Tuesday, December 11, 2007

Two photos

Want to see my face? Here's your chance!

This is me with two of my friends/colleagues: Hiral (URC coordinator and trusty driver), and Shashi (Research/Documentation Manager and trusty sandwichee). That's me on the right, in case you forgot what I look like. In this photo we're heading back to the office after a meeting at one of the Urban Resource Centers (aka "in the field"):

And below is me in the Old City's Sunday market. The old city - it's people, architecture, and general feel - makes my heart bleed. The guy in the middle fixes old shiny watches. I, for obvious reasons, was immediately drawn to him. As we started to chat, his buddies joined the conversation. The photo was taken by my friend and colleague Gauri. She's an architect, and probably the best person in the world to have on hand when walking through the old city. Gauri has done a lot for me since my arrival in Ahmedabad, including, but not limitted to, lending me a bicycle for riding to yoga class, lending me her amazing mother-in-law as a yoga instructor, and endowing me with Vietnamese coffee and an adorable, shiny, single-shot, Italian espresso maker:

Friday, November 23, 2007

Thanksgiving Feast for the Virus in My Belly

One thing I know I'm thankful for in this world is access to safe drinking water.

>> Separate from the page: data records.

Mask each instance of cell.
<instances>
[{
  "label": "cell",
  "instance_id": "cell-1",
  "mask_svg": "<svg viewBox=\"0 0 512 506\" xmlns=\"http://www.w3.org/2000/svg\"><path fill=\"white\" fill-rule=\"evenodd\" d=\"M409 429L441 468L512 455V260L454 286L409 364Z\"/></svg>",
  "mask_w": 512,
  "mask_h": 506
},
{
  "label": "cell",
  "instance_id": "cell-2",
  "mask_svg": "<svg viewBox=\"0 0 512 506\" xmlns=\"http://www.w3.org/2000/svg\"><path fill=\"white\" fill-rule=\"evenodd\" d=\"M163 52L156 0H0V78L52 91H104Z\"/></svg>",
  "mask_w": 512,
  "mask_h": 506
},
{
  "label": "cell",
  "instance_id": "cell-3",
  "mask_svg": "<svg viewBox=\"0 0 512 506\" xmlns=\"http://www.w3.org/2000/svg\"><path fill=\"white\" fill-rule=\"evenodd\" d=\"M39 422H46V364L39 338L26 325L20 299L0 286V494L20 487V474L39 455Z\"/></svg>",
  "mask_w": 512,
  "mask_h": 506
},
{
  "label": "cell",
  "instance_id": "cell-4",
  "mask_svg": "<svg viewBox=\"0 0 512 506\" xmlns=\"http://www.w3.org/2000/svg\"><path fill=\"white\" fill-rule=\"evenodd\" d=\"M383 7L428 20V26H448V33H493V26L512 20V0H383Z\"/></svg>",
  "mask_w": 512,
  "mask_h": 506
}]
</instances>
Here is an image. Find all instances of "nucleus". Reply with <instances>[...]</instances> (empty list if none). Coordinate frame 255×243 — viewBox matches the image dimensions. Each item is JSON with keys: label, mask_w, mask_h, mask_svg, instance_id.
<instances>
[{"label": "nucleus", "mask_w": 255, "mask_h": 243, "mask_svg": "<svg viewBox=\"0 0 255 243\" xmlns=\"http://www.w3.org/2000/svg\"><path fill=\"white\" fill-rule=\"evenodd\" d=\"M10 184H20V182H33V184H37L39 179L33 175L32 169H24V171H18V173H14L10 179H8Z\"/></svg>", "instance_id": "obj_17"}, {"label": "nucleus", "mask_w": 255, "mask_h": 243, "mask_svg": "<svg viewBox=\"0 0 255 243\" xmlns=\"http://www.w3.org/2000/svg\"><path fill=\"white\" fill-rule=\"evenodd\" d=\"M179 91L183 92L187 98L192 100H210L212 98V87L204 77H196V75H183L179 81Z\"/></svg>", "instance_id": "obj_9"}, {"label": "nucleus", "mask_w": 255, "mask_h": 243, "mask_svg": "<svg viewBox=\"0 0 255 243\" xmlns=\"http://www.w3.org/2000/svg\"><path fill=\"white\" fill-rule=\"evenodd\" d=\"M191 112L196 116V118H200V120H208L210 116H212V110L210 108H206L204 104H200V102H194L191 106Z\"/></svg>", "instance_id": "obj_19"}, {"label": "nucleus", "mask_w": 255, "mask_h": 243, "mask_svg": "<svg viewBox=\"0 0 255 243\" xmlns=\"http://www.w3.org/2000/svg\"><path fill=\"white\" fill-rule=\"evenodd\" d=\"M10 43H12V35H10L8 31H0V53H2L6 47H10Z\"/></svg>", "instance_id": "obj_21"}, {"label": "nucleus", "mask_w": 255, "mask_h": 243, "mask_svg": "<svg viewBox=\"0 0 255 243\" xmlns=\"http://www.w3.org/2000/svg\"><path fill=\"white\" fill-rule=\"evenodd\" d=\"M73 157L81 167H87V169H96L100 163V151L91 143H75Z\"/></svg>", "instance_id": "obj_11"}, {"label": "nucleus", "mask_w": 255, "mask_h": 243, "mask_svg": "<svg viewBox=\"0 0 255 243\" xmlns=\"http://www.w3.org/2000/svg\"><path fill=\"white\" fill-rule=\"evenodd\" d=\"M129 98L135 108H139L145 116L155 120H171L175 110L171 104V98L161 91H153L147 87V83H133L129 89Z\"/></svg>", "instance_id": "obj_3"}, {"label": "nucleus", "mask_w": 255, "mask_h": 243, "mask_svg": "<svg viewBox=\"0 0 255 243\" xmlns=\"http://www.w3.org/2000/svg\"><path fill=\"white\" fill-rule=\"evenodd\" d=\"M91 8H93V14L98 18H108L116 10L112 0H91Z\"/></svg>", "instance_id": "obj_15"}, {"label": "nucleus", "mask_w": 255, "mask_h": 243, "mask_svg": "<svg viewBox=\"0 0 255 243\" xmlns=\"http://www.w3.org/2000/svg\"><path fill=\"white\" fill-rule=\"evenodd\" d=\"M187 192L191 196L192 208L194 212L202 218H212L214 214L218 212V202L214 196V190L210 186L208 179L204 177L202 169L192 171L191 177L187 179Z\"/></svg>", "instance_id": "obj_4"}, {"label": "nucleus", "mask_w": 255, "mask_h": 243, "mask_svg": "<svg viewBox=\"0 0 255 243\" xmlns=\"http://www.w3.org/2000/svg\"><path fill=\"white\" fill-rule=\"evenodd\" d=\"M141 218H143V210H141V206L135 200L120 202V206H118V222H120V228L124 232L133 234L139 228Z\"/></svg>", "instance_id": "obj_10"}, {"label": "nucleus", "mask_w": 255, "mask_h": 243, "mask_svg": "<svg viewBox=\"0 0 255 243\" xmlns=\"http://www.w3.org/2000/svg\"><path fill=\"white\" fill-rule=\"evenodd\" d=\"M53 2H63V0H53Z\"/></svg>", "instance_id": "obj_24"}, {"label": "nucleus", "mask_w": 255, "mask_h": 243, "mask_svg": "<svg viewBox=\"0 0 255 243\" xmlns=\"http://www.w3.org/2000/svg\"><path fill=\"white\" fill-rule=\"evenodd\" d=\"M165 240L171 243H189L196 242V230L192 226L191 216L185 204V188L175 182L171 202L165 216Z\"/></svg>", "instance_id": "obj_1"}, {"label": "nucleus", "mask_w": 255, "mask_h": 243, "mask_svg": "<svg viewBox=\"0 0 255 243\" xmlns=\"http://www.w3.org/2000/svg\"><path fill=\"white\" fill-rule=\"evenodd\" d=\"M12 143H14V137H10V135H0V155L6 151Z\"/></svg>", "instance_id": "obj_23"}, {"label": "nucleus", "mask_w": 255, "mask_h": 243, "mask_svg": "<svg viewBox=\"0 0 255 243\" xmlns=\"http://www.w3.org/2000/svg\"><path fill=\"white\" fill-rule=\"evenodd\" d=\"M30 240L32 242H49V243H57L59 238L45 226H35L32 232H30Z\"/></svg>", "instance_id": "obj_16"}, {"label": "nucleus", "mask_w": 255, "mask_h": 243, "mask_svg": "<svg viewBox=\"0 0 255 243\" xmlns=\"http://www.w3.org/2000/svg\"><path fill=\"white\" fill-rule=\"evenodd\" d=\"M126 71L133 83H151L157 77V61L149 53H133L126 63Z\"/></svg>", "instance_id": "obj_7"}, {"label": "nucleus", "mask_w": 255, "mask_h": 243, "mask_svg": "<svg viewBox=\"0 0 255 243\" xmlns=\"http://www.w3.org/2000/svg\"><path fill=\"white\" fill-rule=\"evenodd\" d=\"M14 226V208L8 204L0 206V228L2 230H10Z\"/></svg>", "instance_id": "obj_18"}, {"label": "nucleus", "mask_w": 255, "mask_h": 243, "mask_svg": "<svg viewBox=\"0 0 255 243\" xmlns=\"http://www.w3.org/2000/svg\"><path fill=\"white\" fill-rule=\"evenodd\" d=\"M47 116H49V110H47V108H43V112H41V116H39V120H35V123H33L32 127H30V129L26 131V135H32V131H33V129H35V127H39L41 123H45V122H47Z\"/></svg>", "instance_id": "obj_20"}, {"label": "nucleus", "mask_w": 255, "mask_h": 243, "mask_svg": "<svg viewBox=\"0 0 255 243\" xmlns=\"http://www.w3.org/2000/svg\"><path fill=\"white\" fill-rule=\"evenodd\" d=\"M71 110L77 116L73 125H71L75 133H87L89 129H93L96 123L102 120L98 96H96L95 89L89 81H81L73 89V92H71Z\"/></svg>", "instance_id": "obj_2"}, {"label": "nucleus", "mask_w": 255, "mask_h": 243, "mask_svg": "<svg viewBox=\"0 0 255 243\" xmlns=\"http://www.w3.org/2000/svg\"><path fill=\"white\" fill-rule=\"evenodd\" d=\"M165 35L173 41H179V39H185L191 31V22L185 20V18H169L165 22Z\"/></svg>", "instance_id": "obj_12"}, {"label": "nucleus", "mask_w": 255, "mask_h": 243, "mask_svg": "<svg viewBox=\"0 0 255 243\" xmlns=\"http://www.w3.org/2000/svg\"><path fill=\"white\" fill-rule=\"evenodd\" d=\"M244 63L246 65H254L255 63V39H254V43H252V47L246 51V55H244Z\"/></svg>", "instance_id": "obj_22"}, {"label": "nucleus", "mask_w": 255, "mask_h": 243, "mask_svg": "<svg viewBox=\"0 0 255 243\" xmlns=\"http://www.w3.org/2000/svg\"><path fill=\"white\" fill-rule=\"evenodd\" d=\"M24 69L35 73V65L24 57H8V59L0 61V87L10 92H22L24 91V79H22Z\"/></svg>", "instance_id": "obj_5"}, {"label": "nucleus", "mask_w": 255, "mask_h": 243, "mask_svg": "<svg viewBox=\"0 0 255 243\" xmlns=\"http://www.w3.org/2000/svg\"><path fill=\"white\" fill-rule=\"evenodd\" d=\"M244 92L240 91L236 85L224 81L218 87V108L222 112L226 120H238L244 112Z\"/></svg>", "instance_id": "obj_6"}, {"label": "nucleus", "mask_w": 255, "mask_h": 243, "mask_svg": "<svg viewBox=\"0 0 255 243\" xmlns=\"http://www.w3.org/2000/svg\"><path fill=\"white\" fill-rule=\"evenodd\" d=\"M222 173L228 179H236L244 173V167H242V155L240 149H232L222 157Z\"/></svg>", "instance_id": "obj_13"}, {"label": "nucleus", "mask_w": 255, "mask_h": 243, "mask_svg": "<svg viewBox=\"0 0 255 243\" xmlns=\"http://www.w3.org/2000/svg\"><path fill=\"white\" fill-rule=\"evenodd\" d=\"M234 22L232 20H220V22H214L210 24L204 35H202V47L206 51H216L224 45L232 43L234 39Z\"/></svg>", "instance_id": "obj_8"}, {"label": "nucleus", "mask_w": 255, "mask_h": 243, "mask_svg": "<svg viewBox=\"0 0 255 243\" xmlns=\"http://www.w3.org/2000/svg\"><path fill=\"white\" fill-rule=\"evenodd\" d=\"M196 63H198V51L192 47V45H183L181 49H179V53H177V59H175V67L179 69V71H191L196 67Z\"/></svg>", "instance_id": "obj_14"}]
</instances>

What I'm not thankful for is the stomach infection I acquired in Pune, after 5 days of visiting some friends down there and discovering on the last morning that the tea they served me each day was made from tap water that was boiled for a whopping 30 second. No thanks to that. What I'm also not thankful for is my ego, which allowed me to pass off sharp stomach pains (and other symptoms I'd rather not gross you out with) as 'gas' for a good week and a half, until I woke up one morning knowing it was time to see the doc. So, instead of being in Bangalore with loads of food and other AIFers who adore the day of turkey, I spent thanksgiving in a room that sure didn't look like a doctor's office, but from which I exited with prescribed medicines. Really, though, I'm very thankful for safe drinking water. And I hope you are too.